So itchy! And it never went the way I expected it to. I can see why men used to smother their tashes in beeswax, because really lip hair is the most unruly of hairs! It didn't even wander in the same direction on either side - my right tash lobe seemed to curl up whilst my left seemed to cling up under my lip for dear life.

Oh, and the food. If you ever want to lose weight, I urge you to grow a handlebar moustache, because honestly, not one morsel can pass your lips, not one sip of water without you feeling the hanging residual knowledge of gobbling food and the accompanying guilt that it may be stuck to your upper in some way for at least the next hour. Every bite you eat you notice, and the gravitas of every snack, from the glutinous cheesicle to the lonesome shriveled pea is exaggerated tenfold. An acute neurosis overcame me for the last month or so as I could barely speak without having to rush to the lavatories in order to check whether a globule of spittle wasn't hanging awkwardly from my lip-bristle.

Actually, really, most of the above has been a pitiful excuse to myself for the fact that it wasn't rubbish, I did want to keep it, but there is one particular detractor whose opinion I actually care about enough to dispose of it. Apparently kissing someone with a moustache is phenomenally unpleasant...

Not in my experience!

But then I'm more accepting than most.

Sunday, 27 June 2010

The results are in!

A few people have, quite rightly, commented lately on my facial hair. I think I should probably explain that I am cultivating, as we speak, a handle-bar moustache.

I assure you that I am only doing so on the advice of others. Before you leap to the conclusion that I may have misinterpreted my friends' and colleagues' joking (as I have done many times before - REF: bow-tie, nose job), I actually went to the length of conducting a feasibility study for my labial hirsutery.
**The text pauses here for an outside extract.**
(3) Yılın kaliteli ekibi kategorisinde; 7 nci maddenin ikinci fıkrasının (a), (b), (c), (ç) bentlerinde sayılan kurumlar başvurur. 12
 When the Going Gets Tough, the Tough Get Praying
I herewith publish the results of the following opinion poll, conducted on Facebook.

Is me growing a massive handlebar moustache...

a) The worst idea I've ever had.
b) What you've been waiting for the whole time you've known me.
c) I don't care what you do with your facial hair, you look like a prick either way.

a - 22%
b - 61%
c - 17%

I think even the most stringent statistician would have to agree that the whole concept is overwhelmingly popular.

I should also like to back up my decision with reference to the following appendix of useful imagery which supports the idea of handlebar moustaches as A GOOD THING. It also shows exactly the style of handlebar I am aiming to attain.

Frankly, in all honesty, to tell the complete truth, I think the only reason I am growing one is that I have lately noticed a lot of Shoreditch pricks sporting tiny hipster moustaches and I want to outdo them.




APPENDIX A - GOOD HANDLEBAR MOUSTACHES


When I am fully grown, I will have a place to go.








I included this image because it not only proves the indispensability of the handle-bar in modern culture, but it is also the most remarkably crap example of world cup commercial bandwagon pun-jumping.



This cheery cyclops is an American chap responsible for beer.



I got this from a fashion blog. That's right. FASHION.



APPENDIX B - EDUCATIONAL VIDEO

Thursday, 27 May 2010

Some interesting things that have happened to me recently.

In Which: Our Hero Looks At His Life, Gives Away His Body, Examines His History, Evaluates His Style, Notices The Well-Dressed Of Norwich And Subsequently Realises That Most Of The Above Comprise A Stark Catalogue Of Failures And Gross Errors Of Judgement.


All sounds quite heavy doesn't it. Don't worry though, I shall break this down for you into two manageable chunks. The first is entitled: What Happened At Boots.

What Happened At Boots.

As some of you may be aware I went to Sydney recently. If you weren't, then please get in touch and I will happily phone you up and brag about it in depth. I may even post on here about it in time, because believe me, it's a WEIRD old place, and certainly worthy of a lengthy and calculated diatribe.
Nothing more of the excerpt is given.